When Ted and Sylvia Plath Hughes purchased their first home in North Tawton, Devon, England in the early sixties, Sylvia, the whirling dervish that she was, immediately set about making the house a home. She painted the walls, doors, woodwork, furniture, and probably even some of the floors. This part of her story is always guaranteed to make me feel like a sloth.
From the numerous biographical material I've read over the years, the house held a room on the second floor which was hers, and hers alone. A writing study. One of the room's most prominent features was a vivid red floor rug. Or was it walls (or both)? I'm pretty sure it was the carpet, but I'm far too focused on my thoughts to ferret the truth out of my bookcase.
Sylvia was invigorated by color, especially red. She believed it actively fed her creativity. As a knitter, I identify with this; color is my primary inspiration. What I realized last month is that the color of my projects can either inhibit or fuel my knitting.
When I didn't feel like knitting a pair of turquoise colored socks that needed to be done a week before Christmas, I panicked. Failure was not an option. I wracked my brain for way to trick my Id, for lack of a better metaphor, into sating the requirements of my Superego.
I felt the ennui in my bones. Eight days passed. Then, with less than a week left to finish and ship the socks my inner knitter came to the rescue with the idea that a new project, in a contrastingly colored yarn, might do the trick. The turquoise sock was the third project in a row in the blue family.

WORK INSTRUCTIONS
**A.** In the post about Sylvia Plath and knitting, where did Ted and Sylvia Plath Hughes buy their first home?
**B.** Which things does the post about Sylvia Plath and knitting say she painted in the house, counting any it marks as only probable?
**C.** Carry on the post about Sylvia Plath and knitting from where it stops.

COLLECTED MATERIAL

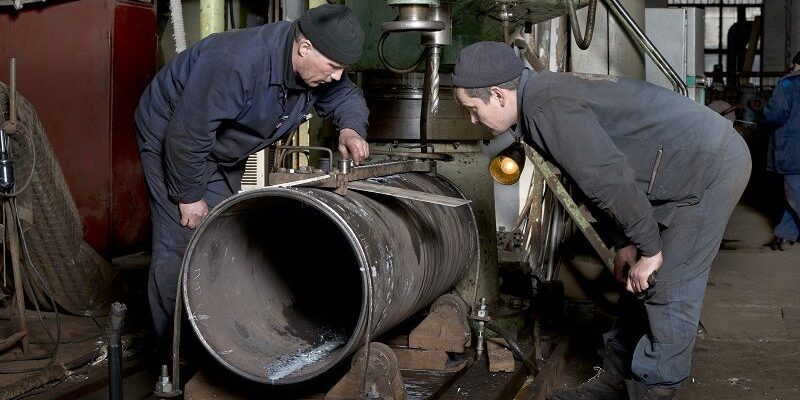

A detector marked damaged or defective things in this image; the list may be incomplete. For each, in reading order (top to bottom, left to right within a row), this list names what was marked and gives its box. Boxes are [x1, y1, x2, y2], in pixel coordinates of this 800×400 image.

rusty metal surface [183, 172, 476, 384]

ANSWERS FOR THE TASKS
**A.** North Tawton, Devon, England.

**B.** Walls, doors, woodwork, furniture, and probably some of the floors.

**C.**
Although my favorite color, I had unwittingly reached my threshold for blue projects. I searched the stash, found an anti-serum to the blue and after a few hours knitting with the contrast project, my passion for the turquoise socks was reignited. The project was completed in four days and arrived at it's new home across the country with two days to spare.
When I need a short distraction at work I visit Sundara Yarn's web page. Ogling her yarn several times a week is one of my life's simple pleasures.
A week or so ago, some sport merino in the Glacier colorway sprung up:
It barely registered. Yes, it is one of my favorite blue shades: pale, steely, aloof, but at $28 bucks a pop, not a likely candidate for purchase. There are more vibrant colorways to capture my attention, fuel my imagination. I was finishing up my second candy colored pair of socks, pondering the wide open field I had for my next project.
Was it a day later, or two? It may have been three days, but it happened. I realized I wanted to knit a sweater in that glorious glacier yarn, and I wanted to knit it now! now! now! Yet, I can't justify the purchase of pricey, varying skein to skein Sundara yarn. Not for a sweater. My inner knitter has no doubts about this. She knows I have two sweater quantity stashes taking up room in my yarn closet. I must knit with this yarn first.
The first is some fabulous Jo Sharp DK Tweed. My new go-to sweater yarn
The second, some forest green Cascade 220 superwash. This opalescent yarn has been stewing in my stash for about 2 1/2 years. I've abandoned numerous sweater projects with it and have had a design swatching project sitting in my knitting basket vying, unsuccessfully, for my attention:
What I didn't know until that aforementioned moment is that neither of those colors were the right color for a sweater project now. I wasn't knitting a sweater because I was lazy, I wasn't knitting a sweater because the right and perfect color hadn't knocked my socks off yet.
Now that it had, I did what any self-respecting, fiber-obsessed knitter does. I hit a local LYS on my lunch break. I found the perfect color in a not so perfect yarn. I was hoping for some serviceable cascade 220, but my muse came to me in the form of some Patton's classic merino blend.
As I swatched, and I swatched, I felt some condescension towards this workhorse yarn. The haughty snobbery metamorphed into tension in my neck and shoulders and I grew crabby.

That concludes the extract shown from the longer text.